**Records provided**.
----

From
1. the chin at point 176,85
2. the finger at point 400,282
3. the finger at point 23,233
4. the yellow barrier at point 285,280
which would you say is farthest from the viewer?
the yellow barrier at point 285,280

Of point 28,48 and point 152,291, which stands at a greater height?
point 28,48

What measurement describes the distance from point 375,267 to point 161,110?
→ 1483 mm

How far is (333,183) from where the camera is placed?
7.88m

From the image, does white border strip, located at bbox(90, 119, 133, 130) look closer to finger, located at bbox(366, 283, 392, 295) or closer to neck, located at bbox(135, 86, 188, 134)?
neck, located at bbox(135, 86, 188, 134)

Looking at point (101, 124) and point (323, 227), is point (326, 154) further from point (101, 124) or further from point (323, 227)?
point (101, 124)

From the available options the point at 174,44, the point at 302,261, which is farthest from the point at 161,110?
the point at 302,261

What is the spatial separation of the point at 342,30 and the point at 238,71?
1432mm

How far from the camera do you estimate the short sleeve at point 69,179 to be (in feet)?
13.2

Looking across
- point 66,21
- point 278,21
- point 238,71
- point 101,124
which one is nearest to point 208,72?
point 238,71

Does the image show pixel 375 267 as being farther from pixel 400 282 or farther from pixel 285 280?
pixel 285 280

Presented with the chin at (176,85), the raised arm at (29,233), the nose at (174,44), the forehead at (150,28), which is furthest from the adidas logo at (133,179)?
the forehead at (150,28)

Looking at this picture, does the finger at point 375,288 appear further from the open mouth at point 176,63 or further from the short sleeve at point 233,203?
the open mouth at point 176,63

----

**Request**. Change every occurrence of "camera" in the data above to "observer" and reproduce all of the data with nothing else altered.

**Result of the exercise**.
From
1. the chin at point 176,85
2. the finger at point 400,282
3. the finger at point 23,233
4. the yellow barrier at point 285,280
which would you say is farthest from the viewer?
the yellow barrier at point 285,280

Of point 28,48 and point 152,291, which stands at a greater height?
point 28,48

What measurement describes the distance from point 375,267 to point 161,110?
→ 1483 mm

How far is (333,183) from where the observer is placed?
7.88m

From the image, does white border strip, located at bbox(90, 119, 133, 130) look closer to finger, located at bbox(366, 283, 392, 295) or closer to neck, located at bbox(135, 86, 188, 134)?
neck, located at bbox(135, 86, 188, 134)

Looking at point (101, 124) and point (323, 227), is point (326, 154) further from point (101, 124) or further from point (323, 227)?
point (101, 124)

From the available options the point at 174,44, the point at 302,261, which is farthest from the point at 161,110?
the point at 302,261

What is the spatial separation of the point at 342,30 and the point at 238,71?
1432mm

How far from the observer do you estimate the short sleeve at point 69,179 to be (in feet)?
13.2

Looking across
- point 66,21
- point 278,21
- point 238,71
- point 101,124
which one is nearest to point 208,72?
point 238,71

Does the image show pixel 375 267 as being farther from pixel 400 282 or farther from pixel 285 280?
pixel 285 280

Presented with the chin at (176,85), the raised arm at (29,233), the nose at (174,44), the forehead at (150,28), which is furthest from the adidas logo at (133,179)?
the forehead at (150,28)

Looking at this picture, does the finger at point 375,288 appear further from the open mouth at point 176,63 or further from the short sleeve at point 233,203?
the open mouth at point 176,63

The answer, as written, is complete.